[[ Records for this task open ]]

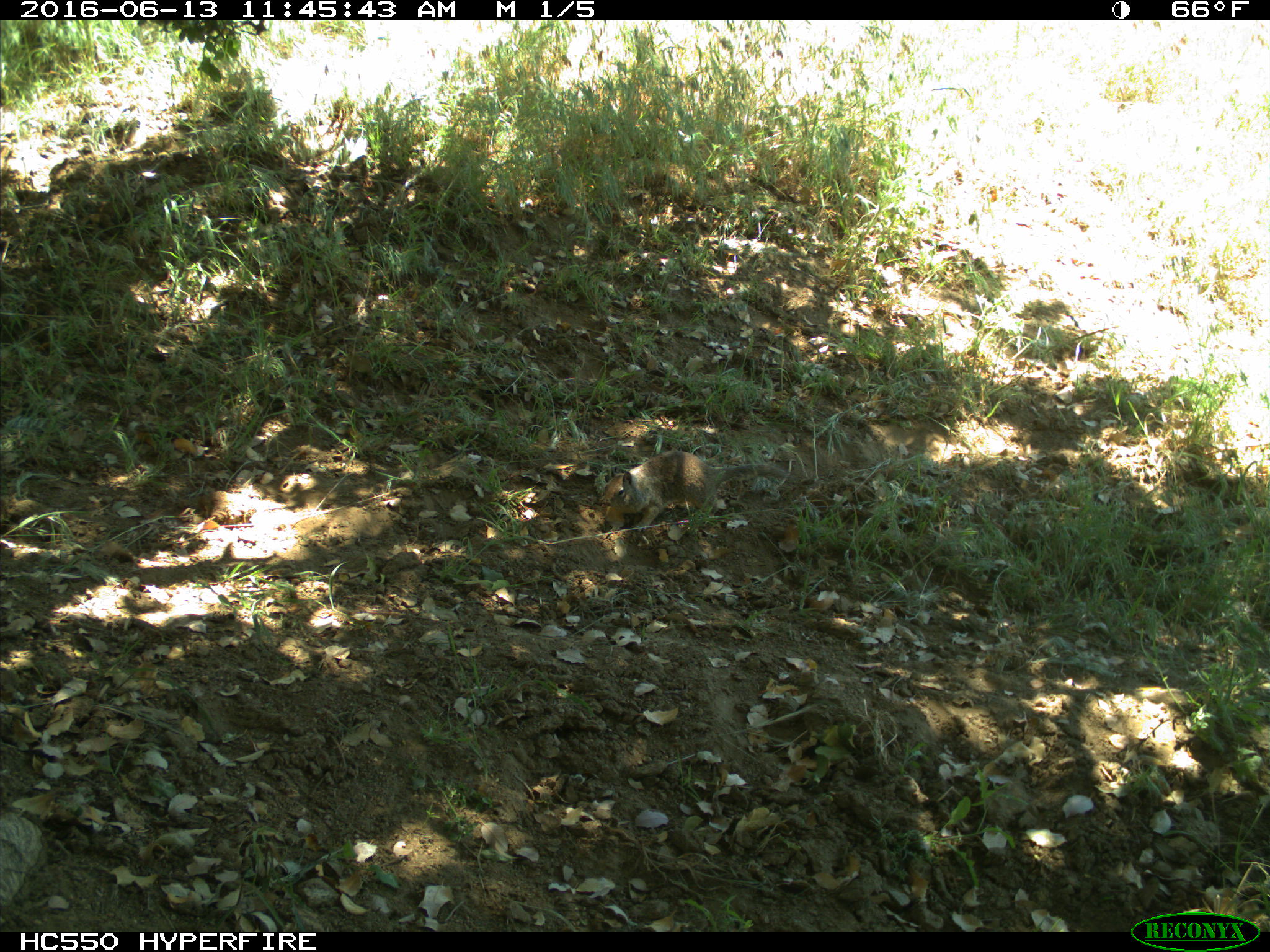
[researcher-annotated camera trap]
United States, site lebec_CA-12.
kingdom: Animalia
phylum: Chordata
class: Mammalia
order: Rodentia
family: Sciuridae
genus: Otospermophilus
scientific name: Otospermophilus beecheyi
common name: california ground squirrel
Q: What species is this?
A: Otospermophilus beecheyi (california ground squirrel).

[[ Records for this task closed ]]

## Exercise objective
What must be returned is the line with "kingdom: Animalia" plus every line after it to the end of the entries, exactly as they appear.

## Solution for this task
kingdom: Animalia
phylum: Chordata
class: Mammalia
order: Rodentia
family: Sciuridae
genus: Otospermophilus
scientific name: Otospermophilus beecheyi
common name: california ground squirrel
Q: What species is this?
A: Otospermophilus beecheyi (california ground squirrel).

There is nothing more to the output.